Вот так Дженни Линд была вынуждена ехать в Америку, а в Америке, надо сказать, ее мало кто знал, и все мероприятие обернулось бы грандиозным финансовым крахом, если бы Барнум не был Барнумом. Разогревать американскую публику он начал еще задолго до того, как пароход, на котором ехала певица, покинул берега Англии. нанятые Барнумом журналисты превозносили голос, красоту и добродетели Дженни. Прибытие же стало настоящим шоу: у причалов столпилась огромная толпа, злые языки говорили, что Барнум нанял аж двадцать тысяч человек, которые должны были создавать ажиотаж вокруг прибытия дивы, в давке кое-кого помяли, иных даже серьезно. Дженни тоже не подкачала: едва сойдя с корабля, она послала воздушный поцелуй американскому флагу и провозгласила:
— Вот прекрасное знамя свободы, которому поклоняются угнетенные всех народов!

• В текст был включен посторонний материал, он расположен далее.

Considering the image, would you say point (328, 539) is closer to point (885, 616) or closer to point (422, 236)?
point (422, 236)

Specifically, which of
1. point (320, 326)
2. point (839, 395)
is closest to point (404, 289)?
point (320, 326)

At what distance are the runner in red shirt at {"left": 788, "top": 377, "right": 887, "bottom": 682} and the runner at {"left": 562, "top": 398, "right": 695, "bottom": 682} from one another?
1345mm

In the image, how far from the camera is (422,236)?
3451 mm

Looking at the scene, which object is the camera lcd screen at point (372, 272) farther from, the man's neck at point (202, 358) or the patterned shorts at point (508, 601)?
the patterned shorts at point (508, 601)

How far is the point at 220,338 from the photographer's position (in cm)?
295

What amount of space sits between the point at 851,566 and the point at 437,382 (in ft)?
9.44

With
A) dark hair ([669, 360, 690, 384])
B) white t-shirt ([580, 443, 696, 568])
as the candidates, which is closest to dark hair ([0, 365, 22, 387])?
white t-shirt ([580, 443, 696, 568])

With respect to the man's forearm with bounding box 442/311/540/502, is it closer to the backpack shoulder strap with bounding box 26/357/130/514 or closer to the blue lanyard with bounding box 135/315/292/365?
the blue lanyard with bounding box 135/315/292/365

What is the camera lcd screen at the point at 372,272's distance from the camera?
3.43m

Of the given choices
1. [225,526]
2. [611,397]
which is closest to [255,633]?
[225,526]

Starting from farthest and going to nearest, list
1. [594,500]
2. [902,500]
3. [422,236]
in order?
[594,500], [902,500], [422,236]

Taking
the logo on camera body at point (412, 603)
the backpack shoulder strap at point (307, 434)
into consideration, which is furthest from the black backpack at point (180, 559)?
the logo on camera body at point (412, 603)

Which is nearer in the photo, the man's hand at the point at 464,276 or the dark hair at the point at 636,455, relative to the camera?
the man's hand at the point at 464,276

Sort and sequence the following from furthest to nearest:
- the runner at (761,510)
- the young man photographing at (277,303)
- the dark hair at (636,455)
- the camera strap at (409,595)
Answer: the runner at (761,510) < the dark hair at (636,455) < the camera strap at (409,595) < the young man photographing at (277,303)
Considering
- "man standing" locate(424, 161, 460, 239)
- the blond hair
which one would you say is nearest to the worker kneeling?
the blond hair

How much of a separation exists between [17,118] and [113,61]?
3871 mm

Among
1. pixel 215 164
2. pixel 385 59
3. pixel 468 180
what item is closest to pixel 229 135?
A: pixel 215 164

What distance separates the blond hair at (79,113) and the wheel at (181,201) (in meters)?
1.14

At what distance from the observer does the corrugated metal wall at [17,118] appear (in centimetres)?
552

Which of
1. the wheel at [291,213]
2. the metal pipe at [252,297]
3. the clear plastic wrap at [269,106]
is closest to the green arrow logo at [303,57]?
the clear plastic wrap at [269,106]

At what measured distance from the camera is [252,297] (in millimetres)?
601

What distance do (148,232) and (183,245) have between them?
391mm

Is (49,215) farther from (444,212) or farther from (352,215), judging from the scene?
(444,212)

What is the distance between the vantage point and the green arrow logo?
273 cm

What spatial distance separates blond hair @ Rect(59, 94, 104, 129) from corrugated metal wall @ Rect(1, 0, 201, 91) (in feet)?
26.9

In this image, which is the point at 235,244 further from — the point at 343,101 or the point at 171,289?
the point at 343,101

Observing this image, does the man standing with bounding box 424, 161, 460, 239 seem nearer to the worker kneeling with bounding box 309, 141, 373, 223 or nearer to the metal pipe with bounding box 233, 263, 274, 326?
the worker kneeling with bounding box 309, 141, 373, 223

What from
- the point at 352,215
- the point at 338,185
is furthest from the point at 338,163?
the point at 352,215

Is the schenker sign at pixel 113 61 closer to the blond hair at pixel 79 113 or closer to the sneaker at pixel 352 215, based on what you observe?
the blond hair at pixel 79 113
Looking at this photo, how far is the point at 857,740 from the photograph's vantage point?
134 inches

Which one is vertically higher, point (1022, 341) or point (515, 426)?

Американская публика, которая очень любит, когда иностранцы их нахваливают, впала в неистовство. Толпа сопровождала Линд до отеля (дополнительный повод для умиления — Дженни запретила кучеру расчищать дорогу с помощью кнута), толпа окружала театр, где певица выступала… в общем, в Штатах началась линдомания, и толпы, частично организованные Барнумом, окружали ее повсюду. Барнум под шумок продавал рубашки «Дженни Линд», галстуки «Дженни Линд», перчатки «Дженни Линд», носовые платки «Дженни Линд», пальто «Дженни Линд», шляпы «Дженни Линд» и даже сосиски «Дженни Линд» — все что угодно, вплоть до мебели, лишь бы на ценник можно было добавить имя певицы. В Новом Орлеане только для того, чтобы попасть в зал, где продавались билеты на концерты Линд, надо было покупать билет, а уж сами билеты на концерты простой публике были не по карману, их на аукционах разыгрывали.
Но зато Линд заработала на американских гастролях триста пятьдесят тысяч долларов, а Барнум — полмиллиона, и певица, решив, что Барнум уж слишком на ней наживается, разорвала контракт и решила гастролировать самостоятельно — после чего обнаружила, что ажиотаж вокруг ее концертов был большей частью искусственным. Помыкавшись по Штатам и Канаде несколько месяцев на остатках былой славы, она уже много не заработала и вернулась в Европу.
Теперь, собственно, о ней не стоило бы и вспоминать, но мне ее имя попалось как-то в старом техническом журнале. Оказывается, для того, чтобы не напрягать певицу поездками между городами в общих вагонах (а в те времена даже вагоны первого класса были в полном смысле этого слова общими — просто скамейки и никаких удобств), Барнум создал для нее самый первый в истории железнодорожного транспорта частный вагон. Купил обычный вагон, выдрал скамейки и сделал несколько удобных комнат, где можно во время долгого переезда и на мягком диване подремать и в компании друзей кофею попить, не беспокоясь, что кресла рядом займут купившие на этот поезд билеты журналисты.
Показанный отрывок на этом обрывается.